A nationwide sweep on lawbreakers has charged 91 people - including doctors and other medical professionals - with participating in Medicare fraud schemes involving $295 million in false billing.
Attorney General Eric Holder and Health and Human Services Secretary Kathleen Sebelius said Wednesday that 70 people were charged in indictments unsealed Tuesday and Wednesday and 21 others were charged earlier, beginning Aug. 24. Charges were filed in Baton Rouge, La.; Brooklyn, N.Y.; Chicago, Dallas, Detroit, Houston; Los Angeles and Miami.
The attorney general spoke at a news conference adding that those arrested are “jeopardizing the integrity of our health care system.” Sebelius called the law enforcement initiative “a powerful warning to those who would try to defraud taxpayers and Medicare beneficiaries.”
Eleven of the people charged were doctors, three were nurses and 10 were licensed health professionals.
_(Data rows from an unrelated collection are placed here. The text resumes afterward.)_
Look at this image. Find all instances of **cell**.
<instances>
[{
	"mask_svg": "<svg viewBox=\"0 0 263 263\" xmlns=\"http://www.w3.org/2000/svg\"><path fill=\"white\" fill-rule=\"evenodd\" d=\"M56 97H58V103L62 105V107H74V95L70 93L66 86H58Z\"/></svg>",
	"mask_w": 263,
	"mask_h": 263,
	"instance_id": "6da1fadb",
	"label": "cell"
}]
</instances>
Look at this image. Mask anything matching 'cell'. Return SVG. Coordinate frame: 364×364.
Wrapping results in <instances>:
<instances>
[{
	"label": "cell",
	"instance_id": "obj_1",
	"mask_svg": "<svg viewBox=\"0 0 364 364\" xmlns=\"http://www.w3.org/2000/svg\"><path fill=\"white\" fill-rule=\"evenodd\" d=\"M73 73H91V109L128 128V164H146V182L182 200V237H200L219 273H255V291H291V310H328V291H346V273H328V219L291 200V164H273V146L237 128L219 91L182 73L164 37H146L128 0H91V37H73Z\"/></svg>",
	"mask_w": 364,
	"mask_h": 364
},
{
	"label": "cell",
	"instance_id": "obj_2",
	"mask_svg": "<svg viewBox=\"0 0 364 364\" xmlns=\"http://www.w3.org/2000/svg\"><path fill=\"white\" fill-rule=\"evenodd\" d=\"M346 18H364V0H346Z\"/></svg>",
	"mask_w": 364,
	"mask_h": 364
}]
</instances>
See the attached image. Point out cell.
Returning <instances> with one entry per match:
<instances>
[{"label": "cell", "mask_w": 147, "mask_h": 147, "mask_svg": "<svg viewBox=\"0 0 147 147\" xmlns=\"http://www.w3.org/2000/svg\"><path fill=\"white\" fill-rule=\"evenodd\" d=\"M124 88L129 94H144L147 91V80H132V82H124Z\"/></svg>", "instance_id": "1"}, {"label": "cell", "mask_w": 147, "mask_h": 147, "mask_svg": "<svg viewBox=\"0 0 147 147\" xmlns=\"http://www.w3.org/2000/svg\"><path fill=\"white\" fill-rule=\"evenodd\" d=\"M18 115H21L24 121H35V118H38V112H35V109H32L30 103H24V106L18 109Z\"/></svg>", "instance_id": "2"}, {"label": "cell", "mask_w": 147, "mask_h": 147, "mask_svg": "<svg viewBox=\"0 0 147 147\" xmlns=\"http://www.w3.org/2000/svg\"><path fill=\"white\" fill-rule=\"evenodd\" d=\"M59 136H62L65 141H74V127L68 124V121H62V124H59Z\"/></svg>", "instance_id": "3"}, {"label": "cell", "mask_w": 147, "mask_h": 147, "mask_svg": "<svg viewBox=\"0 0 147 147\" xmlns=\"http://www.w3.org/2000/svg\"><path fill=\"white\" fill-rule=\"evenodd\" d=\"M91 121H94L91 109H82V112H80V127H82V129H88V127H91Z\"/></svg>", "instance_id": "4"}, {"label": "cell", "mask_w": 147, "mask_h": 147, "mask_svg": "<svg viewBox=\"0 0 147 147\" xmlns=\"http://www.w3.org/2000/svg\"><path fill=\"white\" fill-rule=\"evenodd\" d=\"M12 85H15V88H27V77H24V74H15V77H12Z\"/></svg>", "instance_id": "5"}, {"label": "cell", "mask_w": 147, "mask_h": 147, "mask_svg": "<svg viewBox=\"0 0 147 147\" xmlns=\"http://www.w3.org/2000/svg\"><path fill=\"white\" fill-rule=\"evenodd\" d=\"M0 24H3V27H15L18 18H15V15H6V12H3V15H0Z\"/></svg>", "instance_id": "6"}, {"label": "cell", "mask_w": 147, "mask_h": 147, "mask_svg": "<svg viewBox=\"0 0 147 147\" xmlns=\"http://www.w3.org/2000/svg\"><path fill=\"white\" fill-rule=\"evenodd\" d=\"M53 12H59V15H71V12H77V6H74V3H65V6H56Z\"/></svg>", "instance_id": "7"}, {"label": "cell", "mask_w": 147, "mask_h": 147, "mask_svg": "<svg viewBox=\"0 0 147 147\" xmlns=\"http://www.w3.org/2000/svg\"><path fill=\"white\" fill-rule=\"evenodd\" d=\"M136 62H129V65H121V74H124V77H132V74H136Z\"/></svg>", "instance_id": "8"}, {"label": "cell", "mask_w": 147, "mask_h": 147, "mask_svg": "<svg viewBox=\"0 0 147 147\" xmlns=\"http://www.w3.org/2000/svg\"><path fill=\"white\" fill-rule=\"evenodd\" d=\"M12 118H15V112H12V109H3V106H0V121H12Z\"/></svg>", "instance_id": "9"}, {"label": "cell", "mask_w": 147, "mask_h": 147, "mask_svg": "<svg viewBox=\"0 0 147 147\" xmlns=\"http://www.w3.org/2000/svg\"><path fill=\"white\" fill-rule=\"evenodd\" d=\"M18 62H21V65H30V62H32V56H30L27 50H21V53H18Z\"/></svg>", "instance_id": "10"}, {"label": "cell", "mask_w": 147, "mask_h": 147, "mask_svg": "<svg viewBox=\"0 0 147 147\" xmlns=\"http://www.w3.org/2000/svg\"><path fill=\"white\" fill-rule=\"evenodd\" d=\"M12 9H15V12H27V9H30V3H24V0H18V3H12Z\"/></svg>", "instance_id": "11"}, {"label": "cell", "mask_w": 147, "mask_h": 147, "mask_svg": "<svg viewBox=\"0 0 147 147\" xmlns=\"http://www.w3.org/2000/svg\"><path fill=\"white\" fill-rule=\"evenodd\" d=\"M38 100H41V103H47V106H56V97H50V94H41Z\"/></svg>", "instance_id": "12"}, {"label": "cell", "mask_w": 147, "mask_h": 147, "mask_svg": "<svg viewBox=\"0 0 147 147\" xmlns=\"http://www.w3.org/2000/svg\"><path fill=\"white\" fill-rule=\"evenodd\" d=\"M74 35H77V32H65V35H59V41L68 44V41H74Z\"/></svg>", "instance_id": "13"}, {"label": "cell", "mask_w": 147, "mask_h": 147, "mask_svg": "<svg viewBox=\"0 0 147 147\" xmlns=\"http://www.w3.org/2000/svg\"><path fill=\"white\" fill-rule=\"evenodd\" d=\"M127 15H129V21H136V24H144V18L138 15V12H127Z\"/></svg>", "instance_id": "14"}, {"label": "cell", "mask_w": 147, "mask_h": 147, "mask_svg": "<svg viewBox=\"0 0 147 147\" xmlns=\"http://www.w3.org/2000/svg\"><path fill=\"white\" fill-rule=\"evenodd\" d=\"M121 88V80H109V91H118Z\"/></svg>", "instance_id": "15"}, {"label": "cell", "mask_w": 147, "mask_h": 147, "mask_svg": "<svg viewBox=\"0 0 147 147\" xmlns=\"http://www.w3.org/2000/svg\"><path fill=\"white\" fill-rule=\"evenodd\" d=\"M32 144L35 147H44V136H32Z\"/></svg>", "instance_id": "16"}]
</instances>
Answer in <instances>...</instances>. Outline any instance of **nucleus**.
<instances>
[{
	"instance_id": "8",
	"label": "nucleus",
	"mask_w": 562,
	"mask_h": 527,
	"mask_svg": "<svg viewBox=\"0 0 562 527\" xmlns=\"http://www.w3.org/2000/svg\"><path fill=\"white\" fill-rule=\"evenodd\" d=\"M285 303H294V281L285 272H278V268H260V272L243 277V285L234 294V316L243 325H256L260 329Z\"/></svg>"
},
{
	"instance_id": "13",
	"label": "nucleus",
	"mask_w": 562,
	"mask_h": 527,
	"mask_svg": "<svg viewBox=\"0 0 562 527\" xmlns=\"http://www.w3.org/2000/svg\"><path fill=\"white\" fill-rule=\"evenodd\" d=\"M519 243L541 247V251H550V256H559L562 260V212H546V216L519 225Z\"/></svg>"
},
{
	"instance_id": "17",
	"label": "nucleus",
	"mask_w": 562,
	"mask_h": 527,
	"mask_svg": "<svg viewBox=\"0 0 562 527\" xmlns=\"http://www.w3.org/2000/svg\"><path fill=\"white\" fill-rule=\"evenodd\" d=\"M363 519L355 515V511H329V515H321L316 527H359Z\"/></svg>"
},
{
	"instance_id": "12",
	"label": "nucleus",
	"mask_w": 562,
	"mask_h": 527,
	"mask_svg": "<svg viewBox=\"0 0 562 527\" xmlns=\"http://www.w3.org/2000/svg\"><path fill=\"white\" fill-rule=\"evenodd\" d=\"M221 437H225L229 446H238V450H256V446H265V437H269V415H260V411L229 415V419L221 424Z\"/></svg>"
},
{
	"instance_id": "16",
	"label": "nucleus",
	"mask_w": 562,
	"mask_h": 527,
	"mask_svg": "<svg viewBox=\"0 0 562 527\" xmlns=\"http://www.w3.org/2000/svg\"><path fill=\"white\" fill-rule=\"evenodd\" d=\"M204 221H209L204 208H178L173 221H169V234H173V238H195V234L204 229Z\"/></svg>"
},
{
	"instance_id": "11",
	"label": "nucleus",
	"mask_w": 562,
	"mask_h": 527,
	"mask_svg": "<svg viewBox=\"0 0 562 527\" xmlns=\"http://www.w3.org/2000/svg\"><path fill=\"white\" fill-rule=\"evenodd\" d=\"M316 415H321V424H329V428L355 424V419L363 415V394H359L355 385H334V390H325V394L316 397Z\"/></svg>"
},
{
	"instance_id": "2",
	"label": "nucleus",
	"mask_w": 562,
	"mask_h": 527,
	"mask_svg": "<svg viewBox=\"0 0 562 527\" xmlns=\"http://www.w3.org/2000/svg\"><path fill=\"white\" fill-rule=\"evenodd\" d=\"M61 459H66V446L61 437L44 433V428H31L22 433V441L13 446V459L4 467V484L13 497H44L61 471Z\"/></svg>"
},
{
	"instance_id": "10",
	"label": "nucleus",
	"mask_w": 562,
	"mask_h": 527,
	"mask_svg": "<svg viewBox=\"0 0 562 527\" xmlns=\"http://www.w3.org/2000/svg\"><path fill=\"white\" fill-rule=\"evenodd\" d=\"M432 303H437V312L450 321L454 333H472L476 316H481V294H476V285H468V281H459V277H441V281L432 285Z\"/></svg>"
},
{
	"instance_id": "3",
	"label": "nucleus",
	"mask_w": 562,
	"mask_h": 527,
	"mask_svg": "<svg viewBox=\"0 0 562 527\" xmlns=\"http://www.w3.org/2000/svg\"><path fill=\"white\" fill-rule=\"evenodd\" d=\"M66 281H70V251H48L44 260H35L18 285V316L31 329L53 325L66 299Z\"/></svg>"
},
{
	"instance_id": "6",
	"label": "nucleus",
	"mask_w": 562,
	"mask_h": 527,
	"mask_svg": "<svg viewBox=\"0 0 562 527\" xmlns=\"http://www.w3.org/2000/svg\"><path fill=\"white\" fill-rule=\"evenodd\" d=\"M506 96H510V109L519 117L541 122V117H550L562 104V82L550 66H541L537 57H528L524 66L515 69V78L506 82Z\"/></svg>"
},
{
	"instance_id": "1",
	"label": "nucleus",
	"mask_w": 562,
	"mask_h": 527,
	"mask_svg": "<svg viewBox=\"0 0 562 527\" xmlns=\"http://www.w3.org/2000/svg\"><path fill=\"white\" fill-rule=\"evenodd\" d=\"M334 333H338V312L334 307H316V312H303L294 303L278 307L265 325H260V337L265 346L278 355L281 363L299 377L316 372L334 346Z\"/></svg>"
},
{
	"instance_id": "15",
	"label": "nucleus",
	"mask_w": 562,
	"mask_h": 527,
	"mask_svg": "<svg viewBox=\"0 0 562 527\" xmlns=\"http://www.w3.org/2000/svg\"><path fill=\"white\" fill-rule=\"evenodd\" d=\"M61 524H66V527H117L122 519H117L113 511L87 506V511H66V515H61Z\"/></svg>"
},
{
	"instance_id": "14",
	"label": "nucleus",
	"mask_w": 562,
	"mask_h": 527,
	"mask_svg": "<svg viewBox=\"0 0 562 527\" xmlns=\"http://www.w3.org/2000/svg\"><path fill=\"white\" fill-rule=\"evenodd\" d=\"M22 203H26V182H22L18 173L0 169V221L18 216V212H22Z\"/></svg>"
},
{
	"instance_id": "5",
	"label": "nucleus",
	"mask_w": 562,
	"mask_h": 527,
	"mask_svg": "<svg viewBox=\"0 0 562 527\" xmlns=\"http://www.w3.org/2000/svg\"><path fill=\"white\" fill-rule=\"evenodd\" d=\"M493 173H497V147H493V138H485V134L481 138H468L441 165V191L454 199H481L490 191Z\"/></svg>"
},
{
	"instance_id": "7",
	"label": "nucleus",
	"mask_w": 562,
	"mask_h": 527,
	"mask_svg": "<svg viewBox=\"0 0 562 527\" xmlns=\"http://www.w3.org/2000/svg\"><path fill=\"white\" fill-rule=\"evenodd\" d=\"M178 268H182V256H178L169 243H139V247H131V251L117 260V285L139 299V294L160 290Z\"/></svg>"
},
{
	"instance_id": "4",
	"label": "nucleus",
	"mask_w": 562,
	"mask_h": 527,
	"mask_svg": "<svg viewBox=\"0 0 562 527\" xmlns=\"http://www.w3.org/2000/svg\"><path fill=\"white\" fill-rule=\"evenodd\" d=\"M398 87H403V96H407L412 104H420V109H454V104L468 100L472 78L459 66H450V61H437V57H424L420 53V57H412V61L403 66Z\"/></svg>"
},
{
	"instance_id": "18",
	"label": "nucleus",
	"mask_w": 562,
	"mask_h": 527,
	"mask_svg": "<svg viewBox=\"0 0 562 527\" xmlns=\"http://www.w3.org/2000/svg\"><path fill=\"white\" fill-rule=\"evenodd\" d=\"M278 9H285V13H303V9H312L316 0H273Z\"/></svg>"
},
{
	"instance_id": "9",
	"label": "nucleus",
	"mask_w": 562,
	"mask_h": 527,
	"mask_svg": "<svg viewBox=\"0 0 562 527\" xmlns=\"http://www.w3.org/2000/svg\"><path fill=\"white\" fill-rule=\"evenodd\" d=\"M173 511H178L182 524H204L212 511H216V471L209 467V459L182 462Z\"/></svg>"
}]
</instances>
Over half the defendants — 46 — and $160 million of the total in phony claims announced Wednesday came from South Florida, still leading the nation in Medicare fraud.
“From Brooklyn to Miami to Los Angeles, the defendants allegedly treated the Medicare program like a personal piggy bank,” the head of the Justice Department's criminal division, Lanny Breuer said. The anti-fraud sweep over the last two weeks involved some 400 law enforcement agents from the FBI, HHS-Office of the Inspector General, multiple Medicaid Fraud Control Units, and other state and local law enforcement agencies. Officials said the operations took place in Miami, Houston, Baton Rouge, Los Angeles, Detroit, Dallas, New York and Chicago.
The Miami defendants alone were accused of participation in fraud schemes involving a total of nearly $160 million in false billings for home and mental health services, occupational and physical therapy, HIV infusion, and other services. “South Florida remains ground zero for healthcare fraud,” John V. Gillies, special agent in charge of the FBI's Miami division, told reporters in Miami.
Despite what he and others touted as the success of the latest crackdown on healthcare fraud, Gillies said he saw no end to the Medicare fraud problem any time soon. “We have dozens and dozens of cases to go,” said Gillies, referring to a fraud that the FBI has estimated to cost U.S. taxpayers anywhere between $70 billion and $234 billion a year. “I don't have all the resources I need. I don't believe the IG's Office (Office of Inspector General) has all the resources that they need,” Gillies said, when asked about the money and manpower needed to fight one of America's top crime problems. He said south Florida was also No. 1 in mortgage fraud and No. 2 in securities fraud, and has significant gang problems.